Downloads FASTQ files from Illumina BaseSpace via the CLI with md5 checksums.
Requires a Conda installation.
Requires bs and bs-cp from BaseSpace Sequence Hub CLI to be on the path - there are no Conda packages available.
For University of Edinburgh users only: Anaconda and the CLI is in the module system.
module load anaconda
module load igmm/apps/BaseSpaceCLI/0.10.7
Log in to BaseSpace Developers with your BaseSpace account credentials. Create a new native application, call it whatever you like. Click on the 'Credentials' tab, and copy the access token from the text box. Save it somewhere, e.g. in a file $HOME/.basespace_access_token
. This is the value you pass to the --access_token
parameter in this pipeline.
Authenticate against the account you want to download from. This has to be done interactively because the command generates a URL which you need to copy & paste into a browser. You'll be directed to the Basespace website to sign in.
bs auth
Log in to the BaseSpace website and look in the RUNS section for your run name. Note that this is the run name assigned by the sequencing facility, not the run ID from the machine (e.g. 200423_NB551016_0613_AHLGWCBGXF). If the run name isn't visible in the table, click through to the run page.
The project name can be found either in the PROJECTS section as for the run name, or by clicking through to the project page.
If your run has gone through basecalling more than once, use the project id (numeric, found in the URL when viewing the project) instead of the name, as the name may be duplicated.
Reads for all the samples in the run will be downloaded to a subfolder of the output folder, named using the run ID from the machine.
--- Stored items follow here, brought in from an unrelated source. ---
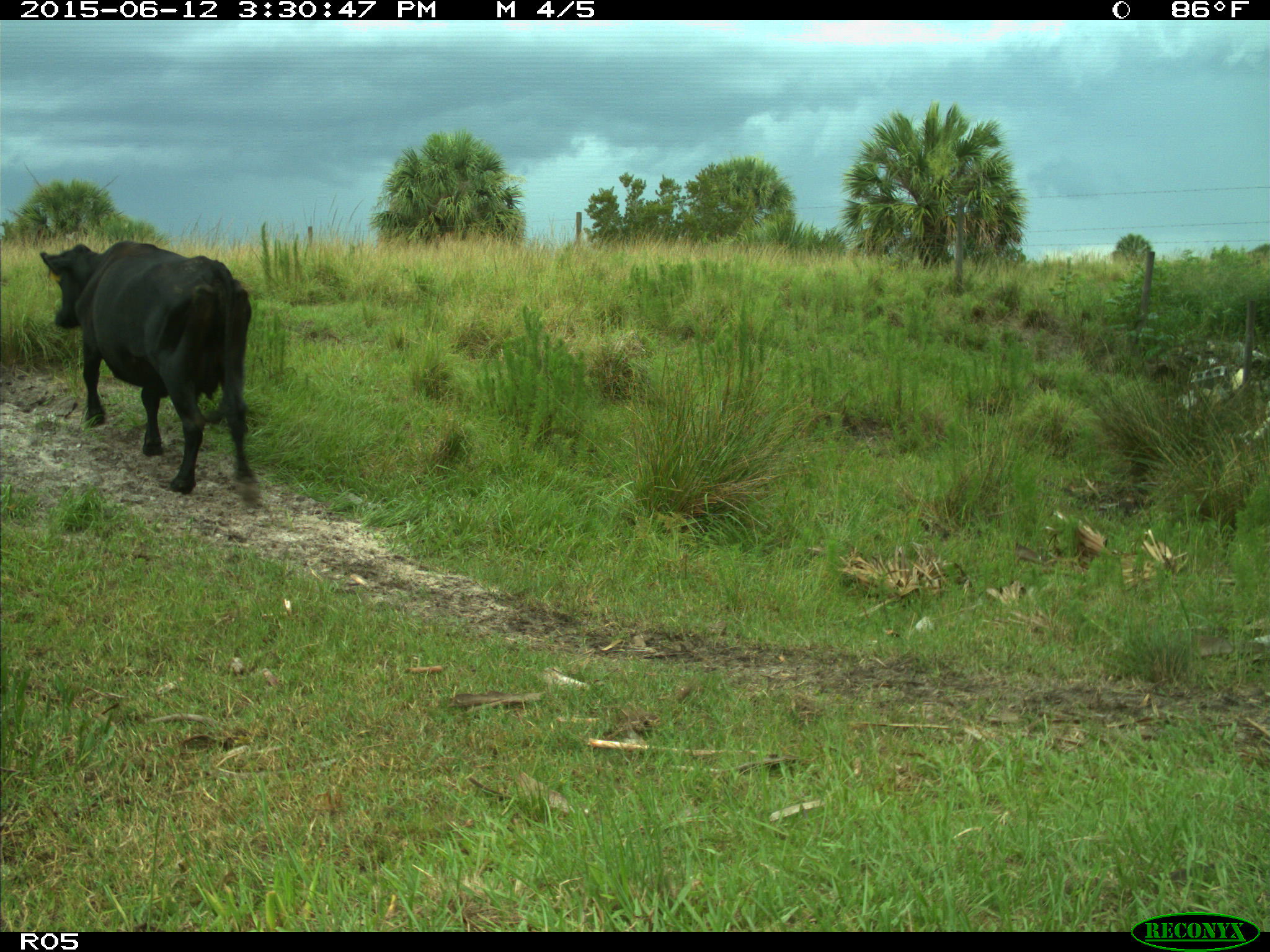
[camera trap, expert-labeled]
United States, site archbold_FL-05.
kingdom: Animalia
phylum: Chordata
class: Mammalia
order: Artiodactyla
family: Bovidae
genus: Bos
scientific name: Bos taurus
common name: domestic cow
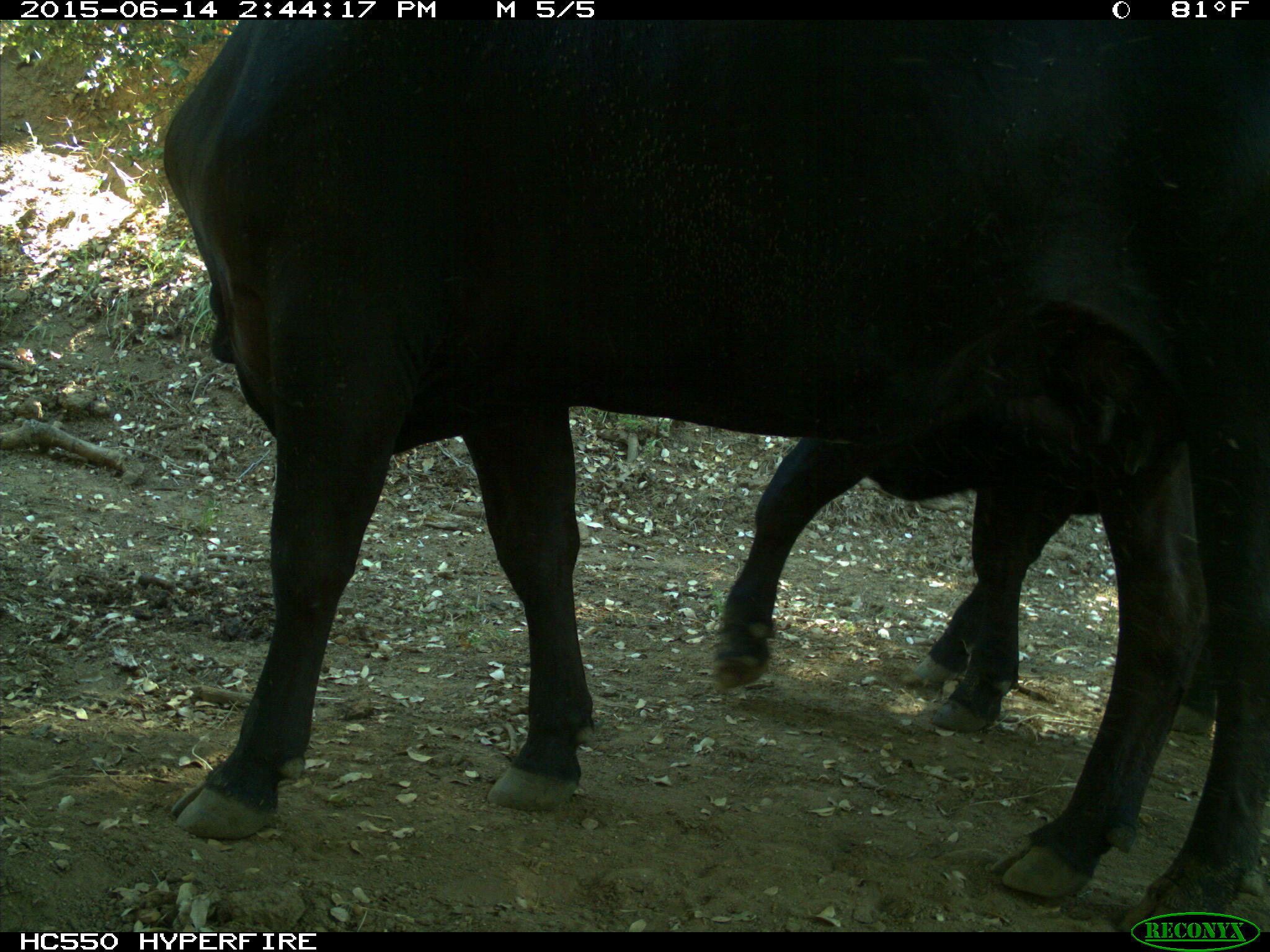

The runs will be moved to a sub-folder of <output_dir>
named by the run id (e.g. 200423_NB551016_0613_AHLGWCBGXF
) as this is more likely to be an invariant format than the run names assigned by the sequencing facility. The output folder will contain the gzipped FASTQ files for each sample, a text file of format sample.md5sum.txt containing the md5 checksums, a text file of format sample.md5_check with the results of checking those, and a text file samples.txt with the list of sample ids.
nextflow run ameynert/base-space-download-fastq-with-checksums \
--access_token <access_token> \
--project <project_name> \
--run <run_name> \
--outdir <output_dir>
For sequencing from the University of Edinburgh Clinical Research Facility
If you are downloading a NextSeq 550 run, use the command as above. For a NextSeq 2000 run, add the parameter --dragen
. For anyone else, you may need to experiment with this flag.